Rustem Ismagilov

Nobel-Caliber Discoveries

Think of your high school chemistry lab shrunk down smaller than the palm of your hand. Now you are in Rustem Ismagilov’s world.

A former Harvard researcher and professor at the University of Chicago, Ismagilov moved to the California Institute of Technology to become a professor of chemistry and chemical engineering. He also moved his research group, which has already published an astounding 141 papers.

Ismagilov uses a tool called microfluidics, systems of hair-thin pipes that move tiny droplets of liquid, combine them, analyze their chemistry, or sort bits of DNA. These devices could revolutionize medical diagnostics and facilitate new types of experiments.

Rustem Ismagilov sitting at a table with a laptop.

Ismagilov was a 2012 winner of the Wisconsin Alumni Association’s Forward under 40 award. (Photo by of Lance Hayashida / Cal Tech.)

His lab is currently using these technologies to develop diagnostics for antimicrobial resistance and to understand microbial interactions in the human microbiome (that is, the collection of microorganisms found in a human body). Another potential use is tracking how HIV medicines are working by measuring microscopic substances in patients’ blood much more efficiently and affordably.

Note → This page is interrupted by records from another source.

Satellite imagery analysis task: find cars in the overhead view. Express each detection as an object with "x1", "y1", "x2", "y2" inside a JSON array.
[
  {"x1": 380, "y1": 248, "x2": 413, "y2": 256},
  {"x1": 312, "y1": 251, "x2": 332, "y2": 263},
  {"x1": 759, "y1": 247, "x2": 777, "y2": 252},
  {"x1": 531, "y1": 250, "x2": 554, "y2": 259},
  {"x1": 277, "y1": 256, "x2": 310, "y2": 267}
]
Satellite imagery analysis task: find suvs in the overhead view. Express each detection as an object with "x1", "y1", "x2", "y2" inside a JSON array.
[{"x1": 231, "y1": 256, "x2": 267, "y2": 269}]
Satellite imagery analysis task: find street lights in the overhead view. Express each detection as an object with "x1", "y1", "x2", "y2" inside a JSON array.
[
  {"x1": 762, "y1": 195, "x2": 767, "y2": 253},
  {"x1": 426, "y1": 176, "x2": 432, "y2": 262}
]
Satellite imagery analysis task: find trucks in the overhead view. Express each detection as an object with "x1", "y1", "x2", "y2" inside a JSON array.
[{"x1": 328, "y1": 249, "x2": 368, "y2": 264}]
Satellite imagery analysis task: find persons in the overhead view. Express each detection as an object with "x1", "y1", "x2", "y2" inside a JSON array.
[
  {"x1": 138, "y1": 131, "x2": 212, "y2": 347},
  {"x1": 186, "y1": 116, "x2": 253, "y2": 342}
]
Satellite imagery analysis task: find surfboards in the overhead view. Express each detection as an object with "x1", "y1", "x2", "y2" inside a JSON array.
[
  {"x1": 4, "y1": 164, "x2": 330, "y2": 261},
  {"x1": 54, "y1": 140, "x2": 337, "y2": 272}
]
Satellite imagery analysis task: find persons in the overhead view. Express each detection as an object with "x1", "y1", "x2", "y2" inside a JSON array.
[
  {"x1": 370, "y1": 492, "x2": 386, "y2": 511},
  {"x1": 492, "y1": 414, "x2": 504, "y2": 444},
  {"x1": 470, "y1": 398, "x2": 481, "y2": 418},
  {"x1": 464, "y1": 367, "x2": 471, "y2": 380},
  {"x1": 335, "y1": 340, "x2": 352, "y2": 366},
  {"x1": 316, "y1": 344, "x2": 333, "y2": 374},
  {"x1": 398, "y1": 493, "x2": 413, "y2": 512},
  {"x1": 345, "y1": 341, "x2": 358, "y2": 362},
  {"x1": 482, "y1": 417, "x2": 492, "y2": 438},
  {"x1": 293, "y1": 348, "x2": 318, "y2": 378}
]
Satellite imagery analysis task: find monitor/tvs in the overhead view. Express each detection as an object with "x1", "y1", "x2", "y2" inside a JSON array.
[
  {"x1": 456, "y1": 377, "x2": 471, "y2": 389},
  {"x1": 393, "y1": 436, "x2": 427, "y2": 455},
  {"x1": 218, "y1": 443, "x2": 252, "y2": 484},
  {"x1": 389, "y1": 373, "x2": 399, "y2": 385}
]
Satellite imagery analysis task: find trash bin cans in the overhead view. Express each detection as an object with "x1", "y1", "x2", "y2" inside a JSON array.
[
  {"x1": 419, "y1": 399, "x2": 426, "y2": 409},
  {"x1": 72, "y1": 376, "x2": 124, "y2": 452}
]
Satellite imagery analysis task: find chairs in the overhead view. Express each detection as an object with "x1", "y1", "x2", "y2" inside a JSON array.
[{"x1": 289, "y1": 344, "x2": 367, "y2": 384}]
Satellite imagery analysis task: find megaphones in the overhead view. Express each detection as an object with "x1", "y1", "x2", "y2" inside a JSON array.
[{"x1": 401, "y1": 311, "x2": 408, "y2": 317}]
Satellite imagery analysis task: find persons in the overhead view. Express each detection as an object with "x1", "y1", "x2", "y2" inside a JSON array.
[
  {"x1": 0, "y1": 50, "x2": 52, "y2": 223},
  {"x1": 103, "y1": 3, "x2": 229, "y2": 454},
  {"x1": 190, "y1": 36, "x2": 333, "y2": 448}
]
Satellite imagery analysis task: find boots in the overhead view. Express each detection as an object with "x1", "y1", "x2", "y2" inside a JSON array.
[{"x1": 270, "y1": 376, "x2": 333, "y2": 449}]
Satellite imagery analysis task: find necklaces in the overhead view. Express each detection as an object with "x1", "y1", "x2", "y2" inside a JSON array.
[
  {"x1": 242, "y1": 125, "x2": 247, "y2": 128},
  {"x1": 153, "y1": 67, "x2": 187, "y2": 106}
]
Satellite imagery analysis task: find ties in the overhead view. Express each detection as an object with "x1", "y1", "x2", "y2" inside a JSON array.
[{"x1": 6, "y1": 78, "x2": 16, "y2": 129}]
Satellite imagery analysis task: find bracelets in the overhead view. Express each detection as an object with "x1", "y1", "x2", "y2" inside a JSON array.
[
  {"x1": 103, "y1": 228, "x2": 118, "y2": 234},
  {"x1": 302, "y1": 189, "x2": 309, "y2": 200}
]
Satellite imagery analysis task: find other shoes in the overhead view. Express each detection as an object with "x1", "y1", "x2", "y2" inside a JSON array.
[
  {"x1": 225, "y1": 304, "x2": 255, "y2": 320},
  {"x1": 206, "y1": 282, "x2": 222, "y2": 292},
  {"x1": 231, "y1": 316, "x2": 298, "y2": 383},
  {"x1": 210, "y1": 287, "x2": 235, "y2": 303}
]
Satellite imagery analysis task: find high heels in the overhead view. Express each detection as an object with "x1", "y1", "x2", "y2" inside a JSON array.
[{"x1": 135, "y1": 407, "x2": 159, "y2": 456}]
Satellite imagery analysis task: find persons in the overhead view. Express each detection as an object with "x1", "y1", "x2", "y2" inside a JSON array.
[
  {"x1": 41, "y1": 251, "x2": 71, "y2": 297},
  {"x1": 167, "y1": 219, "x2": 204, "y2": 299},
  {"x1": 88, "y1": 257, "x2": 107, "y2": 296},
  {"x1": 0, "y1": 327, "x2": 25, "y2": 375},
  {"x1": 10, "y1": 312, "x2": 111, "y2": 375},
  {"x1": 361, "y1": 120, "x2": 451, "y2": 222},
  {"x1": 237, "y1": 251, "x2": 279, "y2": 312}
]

Steve Nelsen of the UW–Madison Department of Chemistry says Ismagilov rapidly developed into one of the most important researchers in the microfluidics field. Ismagilov says he uses a multidisciplinary approach to unearth chemical and biological complexity on the molecular and systemic levels. Chemistry, physics, biology, and engineering contribute to his advances in microfluidic techniques.

Ismagilov was a 2012 winner of the Wisconsin Alumni Association’s Forward under 40 award, which honors young alumni for significant achievement. He was recognized as the most outstanding chemist under the age of forty by the American Chemical Society in 2008, and his list of awards includes high honors from the National Institutes of Health and the National Academy of Sciences.

Nelsen says Ismagilov’s work investigating blood flow allowed him to explain why capillaries have a unique shape — a finding that could have applications for disease diagnosis or medicines in the future. He also lauded Ismagilov’s work on crystallizing proteins, the building blocks of life.

“Rustem’s research is of seminal importance,” Nelsen says. “I would not be surprised if it eventually results in a Nobel Prize in Chemistry.”